FAĞNEVÎ

فغنوى

(ö.715/1315-16 [?])

Nakşibendiyye tarikatının Hâcegân silsilesinde yer alan bîr mutasavvıf.

VI. (XII.) yüzyılda önemli bir dinî kültür merkezi olan Buhara yakınlarındaki Vâbkîne (Vâbkene) kasabasının încirfağni köyünde doğdu.

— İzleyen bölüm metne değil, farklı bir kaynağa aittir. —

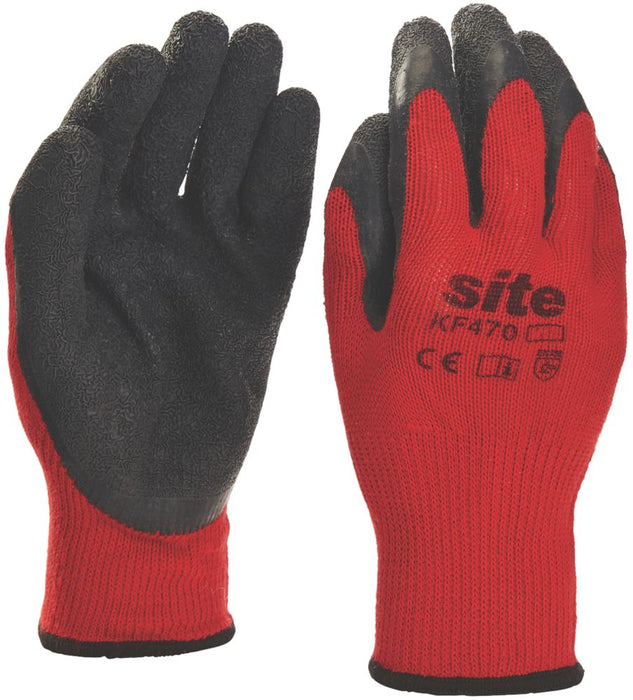 Site 470, guantes de agarre de látex, rojo/negro, talla L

Asıl adı Mahmud’dur. Genç yaşlarında yerleştiği Vâbkîne’de sıvacılık yaparak hayatını kazanmaya başladı. Hâcegân silsilesinden Ârif-i Rivgerî ile tanışıp kısa zamanda onun en seçkin müridi ve birinci halifesi oldu. Doğduğu yere nisbetle Fağnevî nisbesiyle tanındı. Rivgerî ölüm döşeğinde iken onun iznini alarak Hâcegân silsilesinde ilk defa zikr-i alenîyi (cehrî zikir) icra etmeye başladı. Şeyhinin ölümünden sonra kendi müridleriyle birlikte bir camide aynı usul üzere zikir yaptı. Zamanın büyük âlimlerinden Mevlânâ Hafîzüddin bu işe niçin teşebbüs ettiğini sorduğunda Fağnevî, “Uyumuşların uyanarak, gafillerin şuurlanarak zikirle yola gelmeleri, şeriat ve tarikat caddesine girmeleri, bütün hayırların anahtarı ve saadetlerin aslı olan hakiki tövbe ve inâbete rağbet etmeleri için” şeklinde cevap vermişti. Bu cevabı beğenen Mevlânâ Hafîzüddin’in cehrî zikrin kime yaraştığını sorması üzerine de, “Dili yalan ve dedikodudan, midesi haram lokma ve şüpheli gıdadan, gönlü riya ve gösterişten ve sırrı Hak’tan gayrıya teveccühten pak olan kimseye münasiptir” demişti. Fağnevî’den sonra Bahâeddin Nakşibend’in ortaya çıkışına kadar bütün Hâcegân silsilesi müntesipleri cehrî zikir yapmaya devam etmişlerdir.

Fağnevî, Emîr Kelân ve Mîrhord diye tanınan Mîr Hasan ve Mîr Hüseyin Vâbkenî kardeşlerle en önemli halifesi olan Ali Râmîteni’yi yetiştirmiştir. Hâcegân silsilesi kendisinden sonra Hâce Azîzân diye de tanınan Ali Râmîtenî ile devam etmiştir.

Vâbkîne’de vefat eden Pağnevî’nin ölümü için eski kaynaklarda bir tarihe rastlanmaz. Sonraki bazı eserlerde ölüm tarihi olarak 715 (1315-16) ve 717 (1317-18) yılları kaydedilmektedir. Ölümünden sonra beyaz bir kuş şeklinde görünmesi ona atfedilen kerâmetler arasındadır.

BİBLİYOGRAFYA:

Câmî, Nefehât, s. 380; Lâmiî, Nefehât Tercümesi, s. 413; Reşahât Tercümesi, s. 51-53; Dârâ Şükûh, Sefînetü’l-evliyâǿ, Kanpûr 1884, s. 77; Muhammed b. Hüseyin el-Kazvînî, Silsile-nâme-i Hâcegân-ı Nakşibend, Bibliothėque Nationale, Supplėment Persan, nr. 1418, vr. 9b; Gulâm Server Lâhûrî, Hazînetü’l-asfiyâ, Bombay 1290, I, 541-542; Abdülmecîd el-Hânî, el-Hadâǿiku’l-verdiyye, Kahire 1308, s. 119; Seyyid Emînüddin, Sûfiyye-i Nakşibend, Lahor 1982, s.122.